In essence, Beanstalk allowed people to deposit tens of millions of dollars in virtual currency into a software system, which generated interest and helped maintain the value of a stablecoin called a bean.

The project didn’t operate as a traditional start-up. Like many crypto founders, Mr. Weintraub and his collaborators — Brendan Sanderson, 25, and Michael Montoya, 24 — kept their identities secret, calling themselves Publius, an homage to the authors of the Federalist Papers. When the software was released in August 2021, users who deposited their crypto got votes in an investor collective called a decentralized autonomous organization, or DAO, which had to agree to make changes to the software.

Beanstalk’s collective governance was ultimately its undoing.
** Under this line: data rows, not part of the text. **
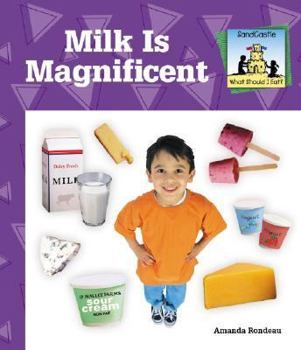 Milk Is Magnificent - Book  of the What Should I Eat?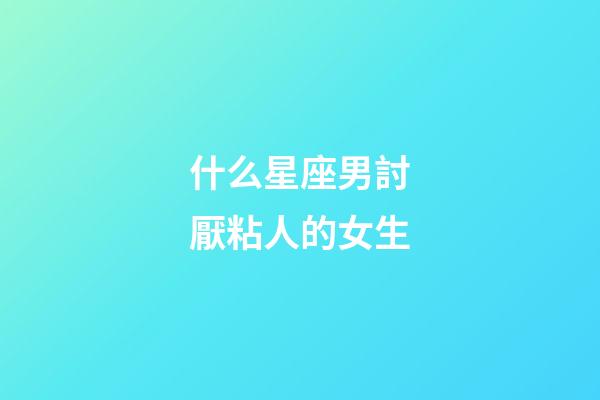 什么星座男討厭粘人的女生-第1張-星座運勢-玄機派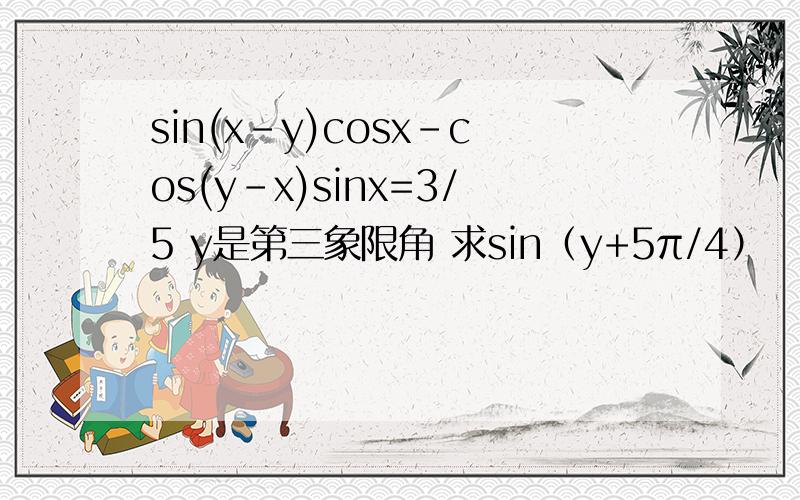 sin(x-y)cosx-cos(y-x)sinx=3/5 y是第三象限角 求sin（y+5π/4）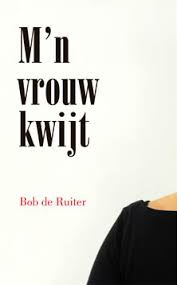 Bob de Ruiter | M’n vrouw kwijt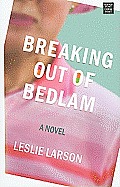 Breaking Out of Bedlam (Large Print) (Platinum Readers Circle)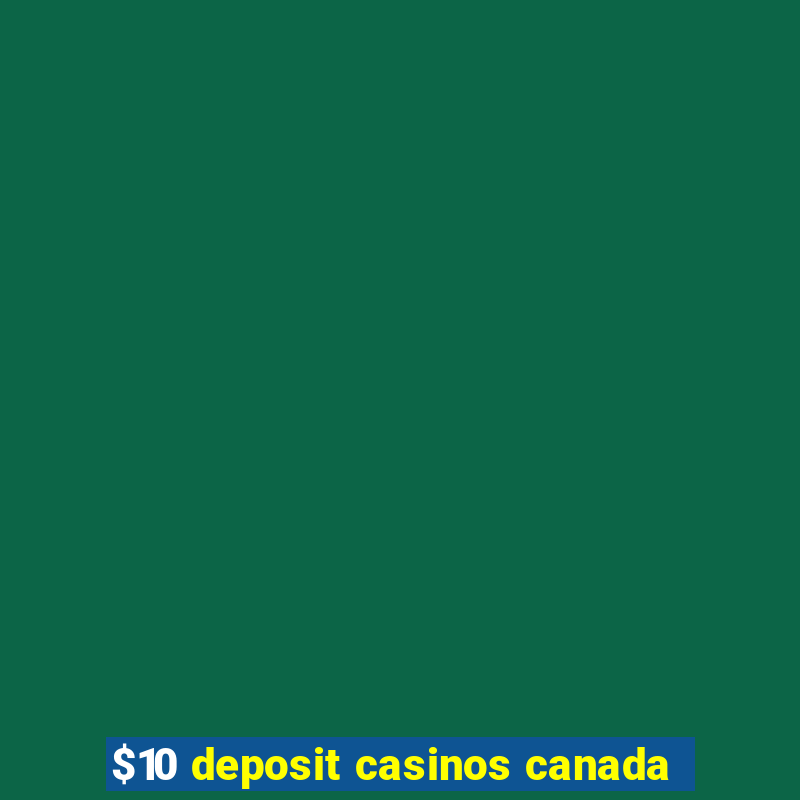 $10 deposit casinos canada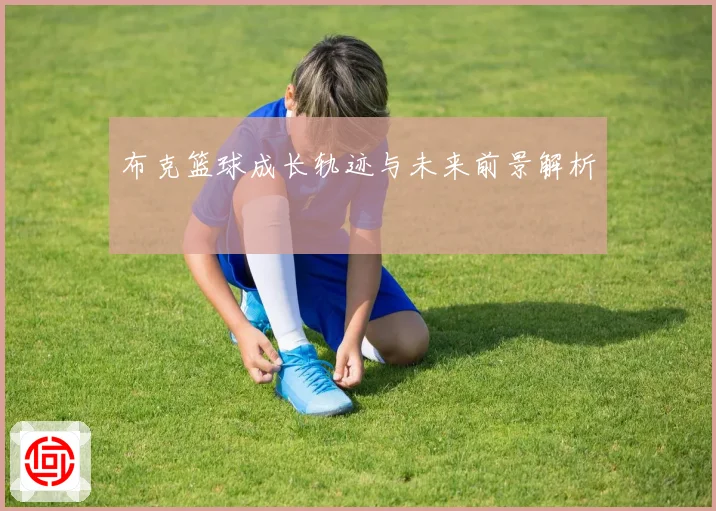 布克篮球成长轨迹与未来前景解析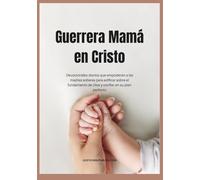 Guerrera Mamá en Cristo: Devocionales diarios que empoderan a las madres solteras para edificar sobre el fundamento de Dios y confiar en su plan perfecto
In April, a hacker borrowed $1 billion of cryptocurrency from another DeFi project, Aave. The transaction was a so-called flash loan — a lightning-fast process in which a crypto user borrows funds without posting any collateral, makes a trade and then immediately pays back the loan, keeping any profits generated from the series of near-simultaneous exchanges.

The code that Mr. Weintraub and his partners had designed did not have a mechanism to stop someone from using a flash loan to take over the platform. So the hacker used the $1 billion to claim a huge stake in the Beanstalk DAO, taking total control of the software’s governance. Then the hacker transferred everyone’s funds — a total of nearly $200 million — out of the Beanstalk system.

Panic ensued. “I lost $1 million today,” one Beanstalk user declared on YouTube. “It happened through beans.”

Some users suspected that Mr. Weintraub and the other founders were behind the attack — a classic “rug pull” in which a team of developers flees with investors’ funds.

“The pitchforks were out,” Mr. Weintraub said. “It felt like death.”

Ultimately, he and the other founders decided to continue the project. They reported the theft to the F.B.I. and held calls with Beanstalk enthusiasts to find a path forward. In an April post on the chat forum Discord, they also revealed their identities for the first time. It was a risky move: Even though the project wasn’t a traditional business, they could be vulnerable to lawsuits from users or regulatory scrutiny.